- **Task requirements**:
Please write out the whole listing below word for word, keeping every line unchanged.

[Records of spatial reasoning questions]

══════

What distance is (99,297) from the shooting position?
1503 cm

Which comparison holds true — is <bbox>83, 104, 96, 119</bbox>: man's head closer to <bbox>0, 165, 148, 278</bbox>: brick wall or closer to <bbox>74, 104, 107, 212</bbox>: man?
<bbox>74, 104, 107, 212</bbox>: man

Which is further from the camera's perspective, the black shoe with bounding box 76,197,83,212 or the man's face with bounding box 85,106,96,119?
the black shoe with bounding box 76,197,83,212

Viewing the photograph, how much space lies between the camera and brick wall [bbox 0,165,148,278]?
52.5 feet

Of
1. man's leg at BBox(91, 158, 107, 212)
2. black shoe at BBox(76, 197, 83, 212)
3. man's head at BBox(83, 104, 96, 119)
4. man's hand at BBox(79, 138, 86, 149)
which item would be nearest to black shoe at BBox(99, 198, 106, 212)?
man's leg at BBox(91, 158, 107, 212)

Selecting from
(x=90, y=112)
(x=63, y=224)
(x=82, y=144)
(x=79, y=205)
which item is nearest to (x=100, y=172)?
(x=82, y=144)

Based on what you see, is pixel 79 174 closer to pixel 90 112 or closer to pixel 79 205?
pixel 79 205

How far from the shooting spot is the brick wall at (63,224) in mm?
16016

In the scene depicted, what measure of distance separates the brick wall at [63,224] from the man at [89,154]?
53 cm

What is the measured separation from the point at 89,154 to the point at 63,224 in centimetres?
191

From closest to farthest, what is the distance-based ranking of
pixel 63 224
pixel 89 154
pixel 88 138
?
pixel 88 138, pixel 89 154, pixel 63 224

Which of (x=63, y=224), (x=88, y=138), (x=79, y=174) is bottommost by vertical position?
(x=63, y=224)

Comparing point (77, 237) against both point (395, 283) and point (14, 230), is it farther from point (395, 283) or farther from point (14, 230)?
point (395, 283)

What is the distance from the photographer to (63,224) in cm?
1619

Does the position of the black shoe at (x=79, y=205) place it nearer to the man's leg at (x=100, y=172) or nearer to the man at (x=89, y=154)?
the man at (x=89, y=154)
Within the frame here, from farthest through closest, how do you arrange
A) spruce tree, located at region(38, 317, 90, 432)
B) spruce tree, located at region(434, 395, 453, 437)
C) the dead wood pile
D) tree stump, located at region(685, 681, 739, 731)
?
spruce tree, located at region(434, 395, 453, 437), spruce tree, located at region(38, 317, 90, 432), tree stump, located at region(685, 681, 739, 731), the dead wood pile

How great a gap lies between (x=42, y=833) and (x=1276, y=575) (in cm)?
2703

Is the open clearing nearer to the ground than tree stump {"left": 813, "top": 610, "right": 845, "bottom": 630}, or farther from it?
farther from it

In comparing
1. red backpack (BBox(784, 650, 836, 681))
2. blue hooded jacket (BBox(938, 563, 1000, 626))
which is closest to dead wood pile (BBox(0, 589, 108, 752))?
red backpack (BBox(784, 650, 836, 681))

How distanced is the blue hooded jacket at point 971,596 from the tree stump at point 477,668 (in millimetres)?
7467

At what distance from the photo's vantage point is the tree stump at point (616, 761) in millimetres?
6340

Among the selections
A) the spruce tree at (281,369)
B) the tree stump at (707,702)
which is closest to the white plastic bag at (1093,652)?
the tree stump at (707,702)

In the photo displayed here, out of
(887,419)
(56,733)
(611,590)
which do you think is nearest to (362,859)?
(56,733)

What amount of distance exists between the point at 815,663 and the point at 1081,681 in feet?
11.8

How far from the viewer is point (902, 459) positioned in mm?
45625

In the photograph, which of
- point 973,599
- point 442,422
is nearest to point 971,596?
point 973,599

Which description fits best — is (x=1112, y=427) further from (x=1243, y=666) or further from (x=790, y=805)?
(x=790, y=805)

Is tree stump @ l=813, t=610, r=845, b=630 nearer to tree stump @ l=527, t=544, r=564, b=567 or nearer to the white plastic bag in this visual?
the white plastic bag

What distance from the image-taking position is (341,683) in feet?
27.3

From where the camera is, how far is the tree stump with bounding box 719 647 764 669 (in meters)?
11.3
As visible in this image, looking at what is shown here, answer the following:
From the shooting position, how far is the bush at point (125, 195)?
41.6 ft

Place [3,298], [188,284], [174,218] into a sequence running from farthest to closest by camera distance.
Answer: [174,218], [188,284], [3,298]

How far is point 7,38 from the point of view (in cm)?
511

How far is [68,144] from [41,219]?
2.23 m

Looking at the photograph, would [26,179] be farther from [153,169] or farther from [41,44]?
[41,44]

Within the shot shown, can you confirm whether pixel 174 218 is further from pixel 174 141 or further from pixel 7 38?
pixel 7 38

══════

- **Reply to the exercise**:
What distance is (99,297) from the shooting position?
1503 cm

Which comparison holds true — is <bbox>83, 104, 96, 119</bbox>: man's head closer to <bbox>0, 165, 148, 278</bbox>: brick wall or closer to <bbox>74, 104, 107, 212</bbox>: man?
<bbox>74, 104, 107, 212</bbox>: man

Which is further from the camera's perspective, the black shoe with bounding box 76,197,83,212 or the man's face with bounding box 85,106,96,119?
the black shoe with bounding box 76,197,83,212

Viewing the photograph, how much space lies between the camera and brick wall [bbox 0,165,148,278]?
52.5 feet

Of
1. man's leg at BBox(91, 158, 107, 212)
2. black shoe at BBox(76, 197, 83, 212)
3. man's head at BBox(83, 104, 96, 119)
4. man's hand at BBox(79, 138, 86, 149)
which item would be nearest to black shoe at BBox(99, 198, 106, 212)?
man's leg at BBox(91, 158, 107, 212)

Selecting from
(x=90, y=112)
(x=63, y=224)
(x=82, y=144)
(x=79, y=205)
which item is nearest to (x=100, y=172)?
(x=82, y=144)

Based on what you see, is pixel 79 174 closer to pixel 90 112 or closer to pixel 79 205?
pixel 79 205

How far from the shooting spot is the brick wall at (63,224) in mm?
16016

In the scene depicted, what measure of distance separates the brick wall at [63,224] from the man at [89,154]?
53 cm

What is the measured separation from the point at 89,154 to the point at 63,224 in centimetres?
191

From closest to farthest, what is the distance-based ranking of
pixel 63 224
pixel 89 154
pixel 88 138
?
pixel 88 138, pixel 89 154, pixel 63 224

Which of (x=63, y=224), (x=88, y=138), (x=79, y=174) is bottommost by vertical position?
(x=63, y=224)

Comparing point (77, 237) against both point (395, 283) and point (14, 230), is it farther from point (395, 283) or farther from point (14, 230)?
point (395, 283)

What is the distance from the photographer to (63,224) in cm?
1619

Does the position of the black shoe at (x=79, y=205) place it nearer to the man's leg at (x=100, y=172) or nearer to the man at (x=89, y=154)?
the man at (x=89, y=154)
Within the frame here, from farthest through closest, how do you arrange
A) spruce tree, located at region(38, 317, 90, 432)
B) spruce tree, located at region(434, 395, 453, 437)
C) the dead wood pile
D) tree stump, located at region(685, 681, 739, 731)
?
spruce tree, located at region(434, 395, 453, 437), spruce tree, located at region(38, 317, 90, 432), tree stump, located at region(685, 681, 739, 731), the dead wood pile

How great a gap lies between (x=42, y=833) and (x=1276, y=575) (in cm)?
2703

Is the open clearing nearer to the ground than tree stump {"left": 813, "top": 610, "right": 845, "bottom": 630}, or farther from it?
farther from it

In comparing
1. red backpack (BBox(784, 650, 836, 681))
2. blue hooded jacket (BBox(938, 563, 1000, 626))
which is closest to dead wood pile (BBox(0, 589, 108, 752))?
red backpack (BBox(784, 650, 836, 681))

How distanced is the blue hooded jacket at point 971,596 from the tree stump at point 477,668 (in millimetres)?
7467

At what distance from the photo's vantage point is the tree stump at point (616, 761) in millimetres?
6340

Among the selections
A) the spruce tree at (281,369)
B) the tree stump at (707,702)
which is closest to the white plastic bag at (1093,652)?
the tree stump at (707,702)

In the photo displayed here, out of
(887,419)
(56,733)
(611,590)
which do you think is nearest to (362,859)?
(56,733)

What amount of distance exists between the point at 815,663 and the point at 1081,681 in feet?
11.8

How far from the viewer is point (902, 459) positioned in mm?
45625

In the photograph, which of
- point 973,599
- point 442,422
is nearest to point 971,596?
point 973,599

Which description fits best — is (x=1112, y=427) further from (x=1243, y=666) or further from (x=790, y=805)?
(x=790, y=805)

Is tree stump @ l=813, t=610, r=845, b=630 nearer to tree stump @ l=527, t=544, r=564, b=567 or nearer to the white plastic bag in this visual?
the white plastic bag

What distance from the image-taking position is (341,683) in feet?
27.3

From where the camera is, how far is the tree stump with bounding box 719 647 764 669 (in meters)?
11.3
As visible in this image, looking at what is shown here, answer the following:
From the shooting position, how far is the bush at point (125, 195)?
41.6 ft

Place [3,298], [188,284], [174,218] into a sequence running from farthest to closest by camera distance.
Answer: [174,218], [188,284], [3,298]

How far is point 7,38 from the point of view (in cm)?
511

How far is [68,144] from [41,219]?
2.23 m

Looking at the photograph, would [26,179] be farther from [153,169] or farther from [41,44]?
[41,44]

Within the shot shown, can you confirm whether pixel 174 218 is further from pixel 174 141 or further from pixel 7 38?
pixel 7 38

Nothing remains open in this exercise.